Parce que l’Oreille tendue vient de lire un essai fascinant sur la «mémoire intime» des films, l’émotion cinématographique, la «phénoménologie cinéphilique». Cela s’appelle la Main gauche de Jean-Pierre Léaud (2015). Ce que son auteur, André Habib, dit de son amour («fou, déraisonnable») du cinéma, des conditions concrètes de projection et de réception des films, de la vie cinématographique au Québec depuis les années 1930 (par les souvenirs de cinéphiles amis), entre autres sujets abordés, est passionnant. C’est bourré d’informations, de noms propres, de titres, de dates, de noms de salles, cela mis au service d’une subjectivité, d’expériences, d’«actes de spectateur», et de hautes exigences d’écriture : «Je tente seulement de saisir, de décrire, de nommer, de faire parler, au plus proche, ces tessons de temps scintillants que je porte en moi, les faire tourner entre mes doigts. Décrire ces états de fascination qui me dépassent.» Voilà un essai qui force le lecteur à repenser (et à revivre, avec ses propres moyens) son passé de spectateur.

 

Référence

Habib, André, la Main gauche de Jean-Pierre Léaud, Montréal, Boréal, coll. «Liberté grande», 2015, 309 p. Ill.

La vie par les livres

Alison Bechdel, Fun Home, 2006, couverture

«I still found literary criticism to be a suspect activity.»

Alison Bechdel, l’auteure du roman graphique Fun Home (2006), aime les écritures de soi : la lettre, le journal intime, l’autobiographie («my own compulsive propensity to autobiography», éd. de 2014, p. 140). Pour comprendre sa vie, elle a besoin des livres : les siens, ceux de son père, ceux de sa mère, ceux de sa première amante. Fun Home conjoint ces deux façons de s’inscrire dans le monde. Bechdel essaie d’y comprendre, avec une clarté de vue qui force l’admiration, son rapport à son père, qui est mort quand elle avait 20 ans.

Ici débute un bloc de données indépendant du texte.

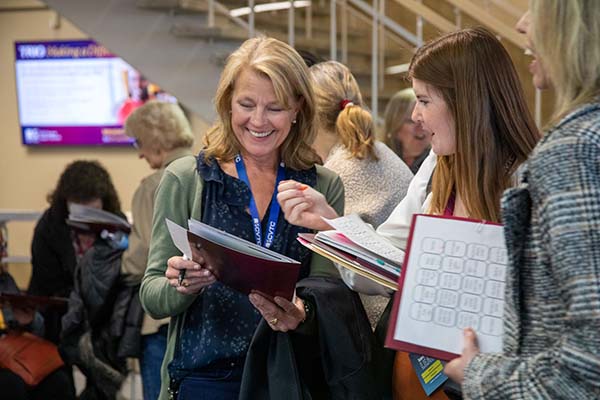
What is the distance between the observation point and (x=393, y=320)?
53.4 inches

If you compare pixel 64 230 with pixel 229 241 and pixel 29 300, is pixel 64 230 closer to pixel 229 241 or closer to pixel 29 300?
pixel 29 300

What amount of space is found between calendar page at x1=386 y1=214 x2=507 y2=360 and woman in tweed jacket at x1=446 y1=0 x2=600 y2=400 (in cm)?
13

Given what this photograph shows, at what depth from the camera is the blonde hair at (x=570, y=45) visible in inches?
42.9

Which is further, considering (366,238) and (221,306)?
(221,306)

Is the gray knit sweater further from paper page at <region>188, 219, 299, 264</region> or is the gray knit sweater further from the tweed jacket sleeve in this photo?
the tweed jacket sleeve

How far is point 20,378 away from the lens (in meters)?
3.59

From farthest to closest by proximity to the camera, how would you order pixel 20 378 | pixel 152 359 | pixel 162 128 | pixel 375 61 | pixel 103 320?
1. pixel 375 61
2. pixel 162 128
3. pixel 20 378
4. pixel 103 320
5. pixel 152 359

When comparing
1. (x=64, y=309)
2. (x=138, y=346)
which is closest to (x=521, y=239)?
(x=138, y=346)

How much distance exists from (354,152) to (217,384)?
89 cm

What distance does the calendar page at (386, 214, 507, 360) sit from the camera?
52.2 inches

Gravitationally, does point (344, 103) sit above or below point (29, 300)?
above

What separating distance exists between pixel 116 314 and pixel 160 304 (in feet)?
4.92

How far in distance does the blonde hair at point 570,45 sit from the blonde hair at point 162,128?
2729 millimetres

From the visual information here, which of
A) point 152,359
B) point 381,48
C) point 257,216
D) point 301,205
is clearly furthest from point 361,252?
point 381,48
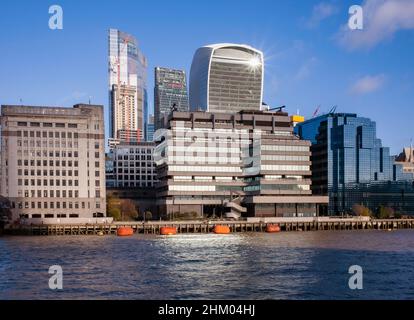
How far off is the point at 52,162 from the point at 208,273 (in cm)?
11032

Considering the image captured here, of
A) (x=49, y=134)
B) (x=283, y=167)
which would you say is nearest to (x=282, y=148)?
(x=283, y=167)

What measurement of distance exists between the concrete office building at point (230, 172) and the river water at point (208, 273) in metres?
82.6

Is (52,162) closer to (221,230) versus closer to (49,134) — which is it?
(49,134)

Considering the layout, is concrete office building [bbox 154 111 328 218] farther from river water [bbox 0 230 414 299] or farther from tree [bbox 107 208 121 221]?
river water [bbox 0 230 414 299]

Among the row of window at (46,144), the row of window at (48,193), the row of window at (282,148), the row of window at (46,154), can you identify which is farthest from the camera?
the row of window at (282,148)

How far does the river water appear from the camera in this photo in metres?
46.3

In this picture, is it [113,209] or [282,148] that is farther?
[282,148]

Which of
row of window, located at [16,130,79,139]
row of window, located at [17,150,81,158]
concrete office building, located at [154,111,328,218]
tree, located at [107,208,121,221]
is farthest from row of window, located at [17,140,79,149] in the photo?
concrete office building, located at [154,111,328,218]

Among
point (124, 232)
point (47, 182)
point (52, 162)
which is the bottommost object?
point (124, 232)

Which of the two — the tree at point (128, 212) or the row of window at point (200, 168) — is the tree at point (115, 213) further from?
the row of window at point (200, 168)

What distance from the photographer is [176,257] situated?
73562 mm

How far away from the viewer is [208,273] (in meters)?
57.1

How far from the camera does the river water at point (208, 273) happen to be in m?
46.3

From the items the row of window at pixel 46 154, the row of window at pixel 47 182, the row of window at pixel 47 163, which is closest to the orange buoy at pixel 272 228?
the row of window at pixel 47 182
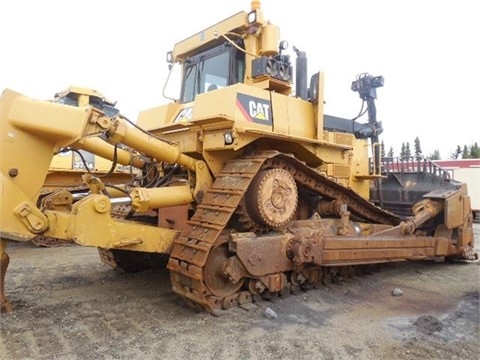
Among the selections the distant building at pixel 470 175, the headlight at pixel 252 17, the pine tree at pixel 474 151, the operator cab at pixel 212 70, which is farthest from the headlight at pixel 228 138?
the pine tree at pixel 474 151

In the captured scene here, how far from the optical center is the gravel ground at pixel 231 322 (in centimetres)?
348

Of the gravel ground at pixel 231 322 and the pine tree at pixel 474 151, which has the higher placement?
the pine tree at pixel 474 151

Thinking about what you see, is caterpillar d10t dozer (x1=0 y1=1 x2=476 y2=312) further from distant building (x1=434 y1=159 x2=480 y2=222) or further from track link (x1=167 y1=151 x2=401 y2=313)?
distant building (x1=434 y1=159 x2=480 y2=222)

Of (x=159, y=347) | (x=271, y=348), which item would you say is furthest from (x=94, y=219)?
(x=271, y=348)

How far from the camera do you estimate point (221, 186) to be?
4488 millimetres

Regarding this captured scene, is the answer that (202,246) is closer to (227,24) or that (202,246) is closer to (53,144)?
(53,144)

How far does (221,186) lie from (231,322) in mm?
1399

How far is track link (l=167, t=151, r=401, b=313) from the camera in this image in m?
4.04

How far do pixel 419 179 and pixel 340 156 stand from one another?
9.20ft

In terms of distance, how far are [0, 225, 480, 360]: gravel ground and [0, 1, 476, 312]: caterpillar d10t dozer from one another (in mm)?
334

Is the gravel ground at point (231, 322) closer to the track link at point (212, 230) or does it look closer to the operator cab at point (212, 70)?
the track link at point (212, 230)

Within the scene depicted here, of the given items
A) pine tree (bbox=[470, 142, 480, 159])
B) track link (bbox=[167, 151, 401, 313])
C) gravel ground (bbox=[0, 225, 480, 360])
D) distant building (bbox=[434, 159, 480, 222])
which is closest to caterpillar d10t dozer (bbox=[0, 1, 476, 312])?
track link (bbox=[167, 151, 401, 313])

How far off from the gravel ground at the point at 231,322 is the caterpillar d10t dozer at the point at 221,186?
334 millimetres

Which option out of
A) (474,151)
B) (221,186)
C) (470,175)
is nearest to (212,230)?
(221,186)
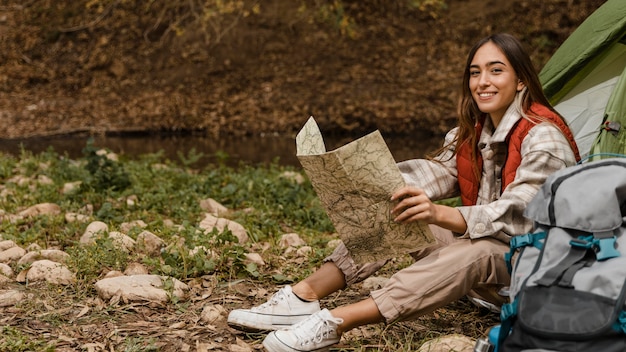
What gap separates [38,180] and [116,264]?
2413mm

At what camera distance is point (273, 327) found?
2.82m

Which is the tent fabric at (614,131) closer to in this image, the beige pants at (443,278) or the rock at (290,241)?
the beige pants at (443,278)

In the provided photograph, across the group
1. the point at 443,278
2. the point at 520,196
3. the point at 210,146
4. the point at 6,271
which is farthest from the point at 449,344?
the point at 210,146

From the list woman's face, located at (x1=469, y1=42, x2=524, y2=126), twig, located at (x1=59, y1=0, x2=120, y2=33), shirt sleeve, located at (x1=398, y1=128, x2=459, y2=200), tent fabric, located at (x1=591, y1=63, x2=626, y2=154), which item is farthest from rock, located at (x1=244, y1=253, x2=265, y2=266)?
twig, located at (x1=59, y1=0, x2=120, y2=33)

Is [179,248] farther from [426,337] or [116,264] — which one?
[426,337]

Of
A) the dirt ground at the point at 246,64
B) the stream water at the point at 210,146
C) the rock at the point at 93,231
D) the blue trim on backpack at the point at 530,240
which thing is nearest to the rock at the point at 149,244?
the rock at the point at 93,231

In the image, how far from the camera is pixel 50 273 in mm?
3289

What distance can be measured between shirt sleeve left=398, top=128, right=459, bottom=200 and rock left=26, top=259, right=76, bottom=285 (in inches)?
61.0

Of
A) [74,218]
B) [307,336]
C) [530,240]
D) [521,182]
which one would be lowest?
[74,218]

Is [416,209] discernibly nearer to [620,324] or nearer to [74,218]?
[620,324]

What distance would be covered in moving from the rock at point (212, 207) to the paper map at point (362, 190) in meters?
2.18

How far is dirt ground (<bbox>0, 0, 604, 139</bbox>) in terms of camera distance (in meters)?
9.63

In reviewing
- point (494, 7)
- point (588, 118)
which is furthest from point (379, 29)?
point (588, 118)

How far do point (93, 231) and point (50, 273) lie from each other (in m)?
0.71
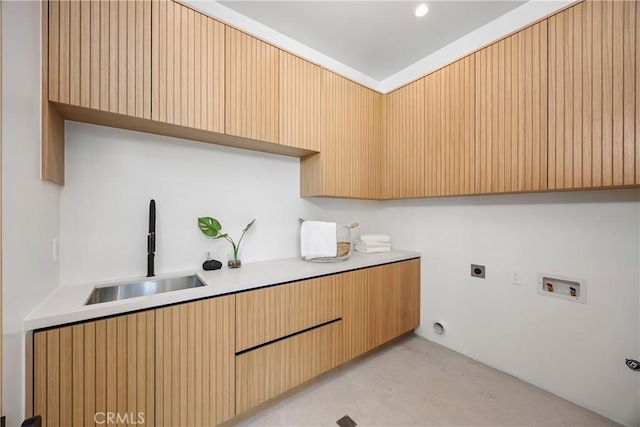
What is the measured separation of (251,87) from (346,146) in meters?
0.88

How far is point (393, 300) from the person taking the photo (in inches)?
81.2

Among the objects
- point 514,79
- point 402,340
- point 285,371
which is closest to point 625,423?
point 402,340

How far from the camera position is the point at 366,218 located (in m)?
2.65

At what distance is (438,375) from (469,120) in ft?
6.28

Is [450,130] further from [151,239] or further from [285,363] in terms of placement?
[151,239]

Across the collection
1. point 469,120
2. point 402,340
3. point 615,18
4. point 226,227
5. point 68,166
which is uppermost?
point 615,18

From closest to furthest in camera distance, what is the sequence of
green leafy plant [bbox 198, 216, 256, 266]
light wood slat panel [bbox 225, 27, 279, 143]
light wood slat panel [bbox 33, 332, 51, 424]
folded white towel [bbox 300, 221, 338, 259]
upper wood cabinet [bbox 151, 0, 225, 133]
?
1. light wood slat panel [bbox 33, 332, 51, 424]
2. upper wood cabinet [bbox 151, 0, 225, 133]
3. light wood slat panel [bbox 225, 27, 279, 143]
4. green leafy plant [bbox 198, 216, 256, 266]
5. folded white towel [bbox 300, 221, 338, 259]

Ce père, Bruce Allen Bechdel (1936-1980), est complexe. Lecteur avide, il enseigne l’anglais à l’école secondaire et il s’occupe d’un salon funéraire (le «fun home» du titre). Marié et père de famille, il couche avec de jeunes garçons («But would and ideal husband and father have sex with teenage boys ?», p. 17). Sa fille est convaincue qu’il s’est suicidé, mais un doute plane. Elle a nombre de reproches à lui faire, mais elle ne peut se déprendre de lui et de son influence, allant jusqu’à emprunter à Marcel Proust le mot inverti pour se désigner, et lui avec elle : «Not only were we inverts, we were inversions of one another» (p. 98).

Quels auteurs pour donner sens à cela ? Il y en a plusieurs dizaines, dont se détachent Albert Camus (la Mort heureuse) dans le deuxième chapitre («A Happy Death»), F. Scott Fitzgerald dans le troisième («That Old Catastrophe»), Proust dans le quatrième («In the Shadow of Young Girls in Flower»), Oscar Wilde dans le sixième («The Ideal Husband») et James Joyce et Homère dans le septième («The Antihero’s Journey»). Il y a pire compagnie que celle-là.

Ce n’est pas seule raison de lire Fun Home, qui est un livre remarquable.

 

Référence

Bechdel, Alison, Fun Home. A Family Tragicomic, New York, A Mariner Book, Houghton Mifflin Harcourt, 2014, 232 p. Édition originale : 2006.